Bayesian Fitting

In Bayesian fitting, the aim is to estimate the posterior distributions of model parameters, using prior distributions which are refined using a likelihood function. Using Bayes Rule, for a dataset \(\boldsymbol{y}\) and set of model parameters \(\boldsymbol{\theta}\), we have that:

\[p(\boldsymbol{\theta} | \boldsymbol{y}) = \frac{p(\boldsymbol{y} | \boldsymbol{\theta}) p(\boldsymbol{\theta})}{p(\boldsymbol{y})}.\]

Here, the term \(p(\boldsymbol{\theta} | \boldsymbol{y})\) is the posterior distribution, representing the conditional probability of the model parameters given the data \(\boldsymbol{y}\). The term \(p(\boldsymbol{y} | \boldsymbol{\theta})\) is the conditional probability of the data given the model parameters \(\boldsymbol{\theta}\); this represents the likelihood function. Finally, the term \(p(\boldsymbol{\theta})\) is the prior distribution for the model parameters, representing the probability of particular model parameters existing. The prior distribution describes a priori knowledge about the unknown model parameters. If there is no previous knowledge about the parameters, then the prior \(p(\boldsymbol{\theta}) = 1\) can be used. The denominator, \(p(\boldsymbol{y})\), is a normalization constant, which can be omitted in many cases, including those involving parameter estimation, as it does not depend on \(\boldsymbol{\theta}\). Therefore, we can write Bayes’ Theorem as

\[p(\boldsymbol{\theta} | \boldsymbol{y}) \propto p(\boldsymbol{y} | \boldsymbol{\theta}) p(\boldsymbol{\theta})\]

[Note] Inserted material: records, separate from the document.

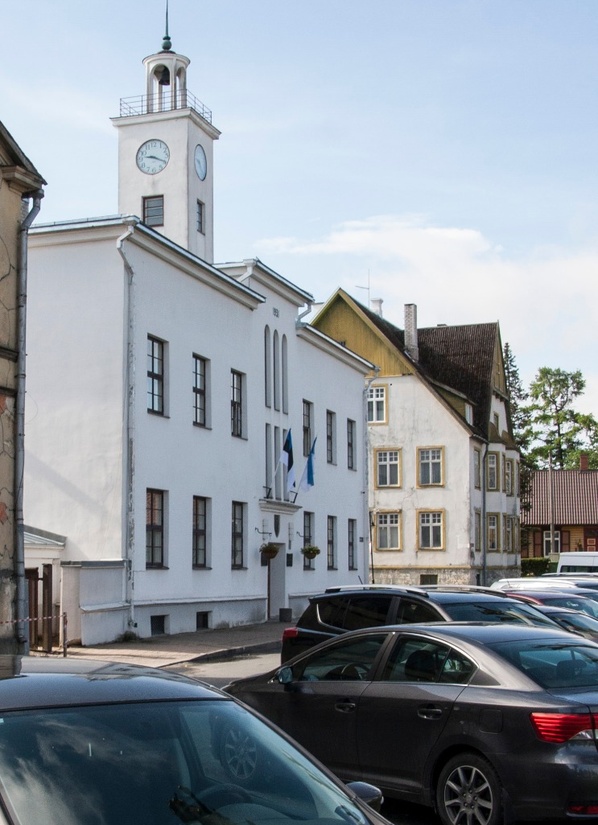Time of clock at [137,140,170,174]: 9:19
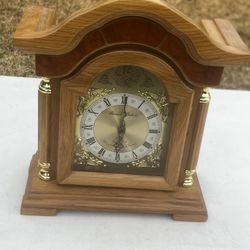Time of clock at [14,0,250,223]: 6:00
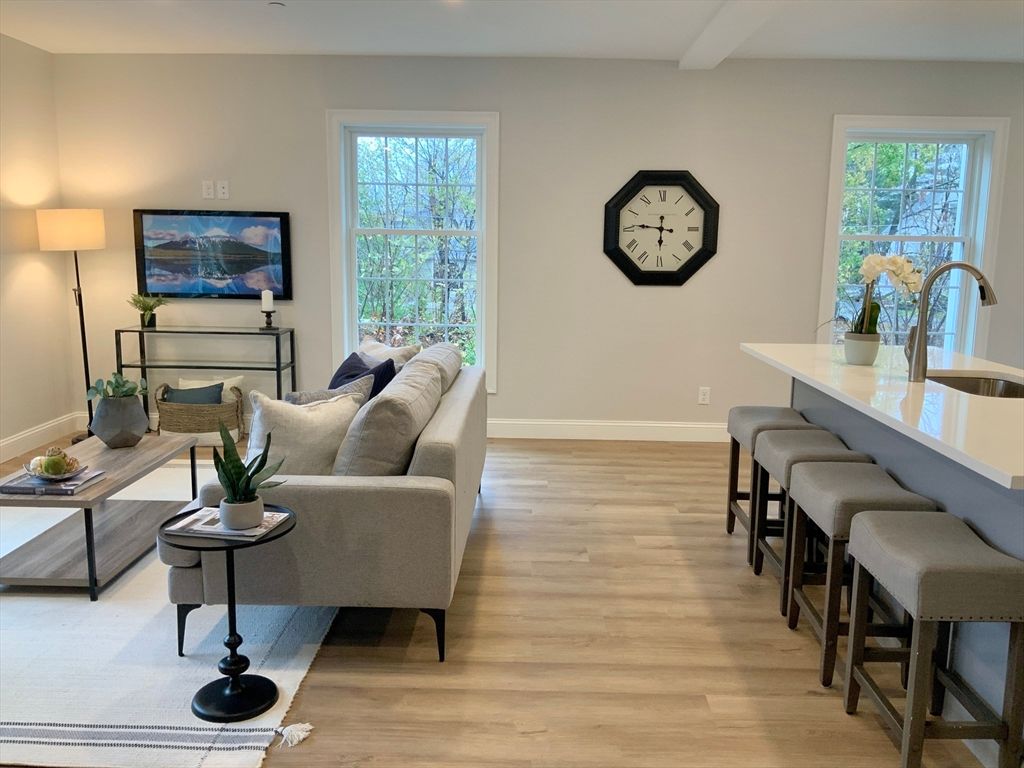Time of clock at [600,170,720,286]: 5:46
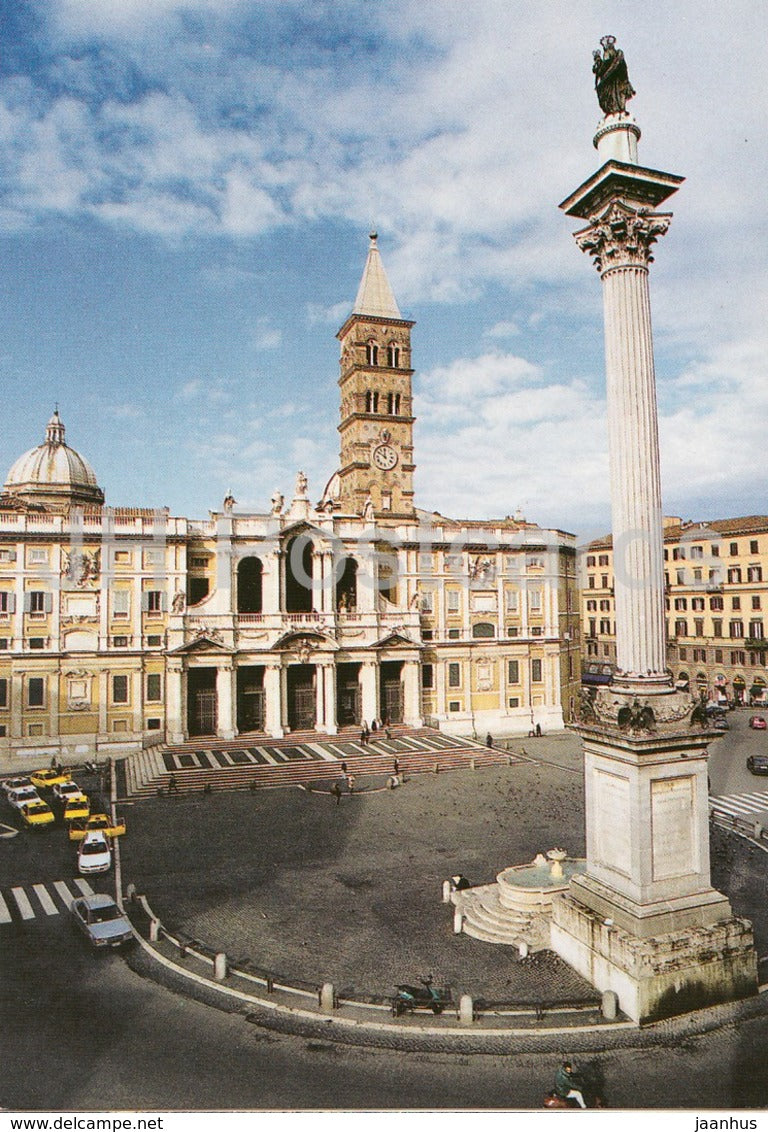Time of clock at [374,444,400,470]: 11:50
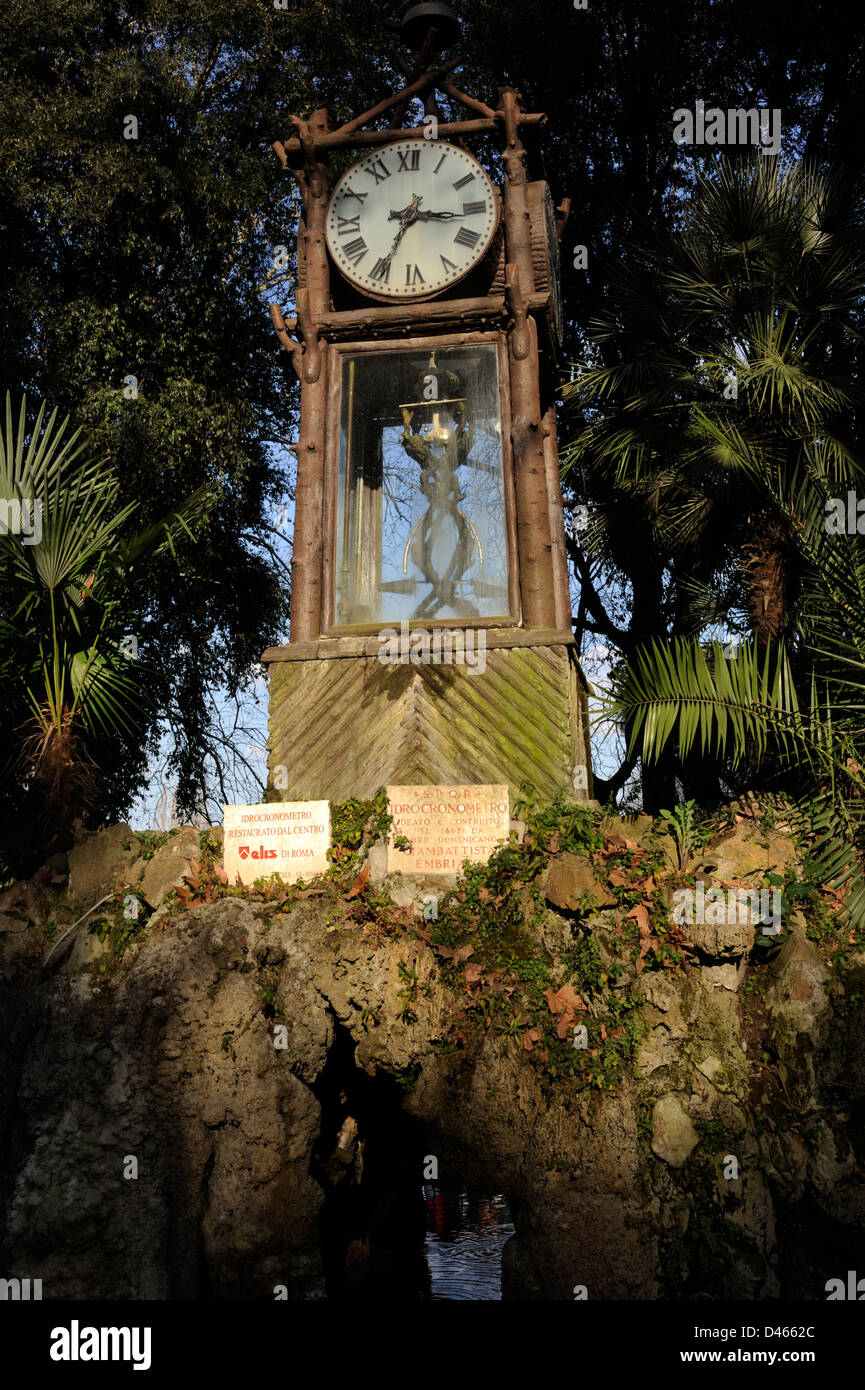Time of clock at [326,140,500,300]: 3:34
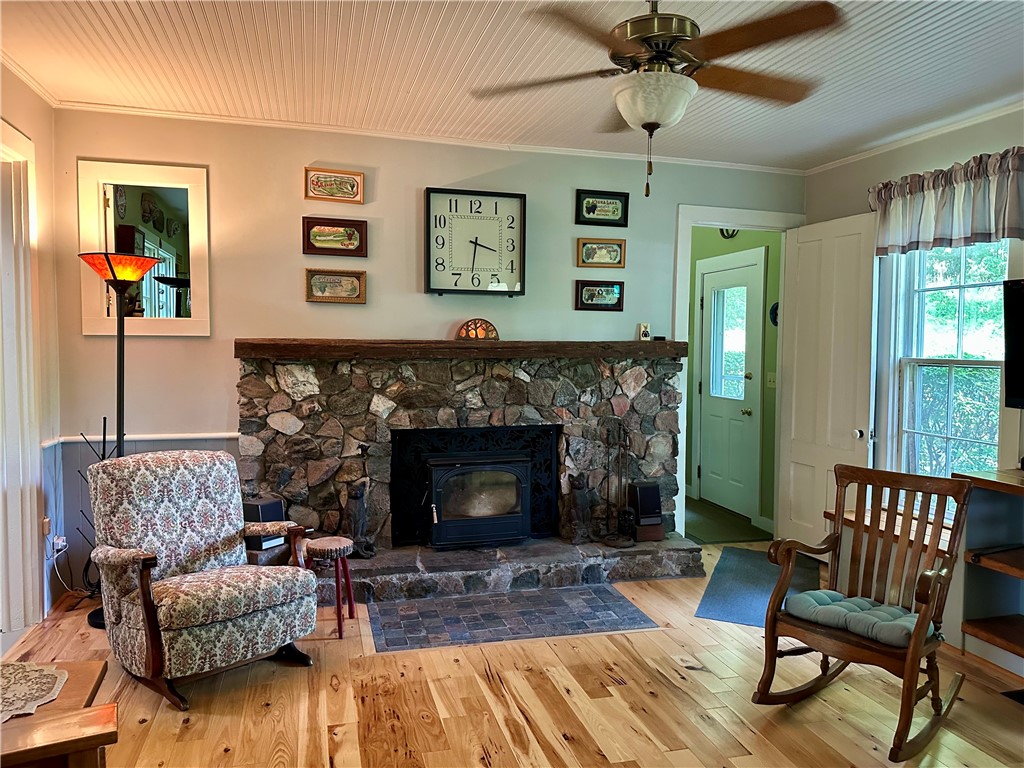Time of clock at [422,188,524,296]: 3:31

Assuming no previous knowledge about the model parameters, the posterior pdf can be approximated by the likelihood function (maximum likelihood estimate):

(1)\[p(\boldsymbol{\theta} | \boldsymbol{y}) \propto p(\boldsymbol{y} | \boldsymbol{\theta})\]

From here, further simplifications can be made by making assumptions related to the data. If it is assumed that the data are independent, their joint pdf can be written as the product of the probabilities for the individual measurements:

(2)\[p(\boldsymbol{\theta} | \boldsymbol{y}) = \prod_{i=1}^N p(y_i | \boldsymbol{\theta}).\]

In addition, if it is assumed that the noise associated with the measured data can be represented as a Gaussian process then

(3)\[p(y_i | \boldsymbol{\theta}) = \frac{1}{\sigma_i \sqrt{2 \pi}} \text{exp} \left[ -\frac{(f(\theta, y_i) - y_i)^2}{2 \sigma_i^2} \right].\]

Equations (2) and (3), then allow the likelihood function (Equation (1)) to be approximated by

\[p(\boldsymbol{y} | \boldsymbol{\theta}) \propto \text{exp} \left( -\frac{\chi^2}{2} \right)\]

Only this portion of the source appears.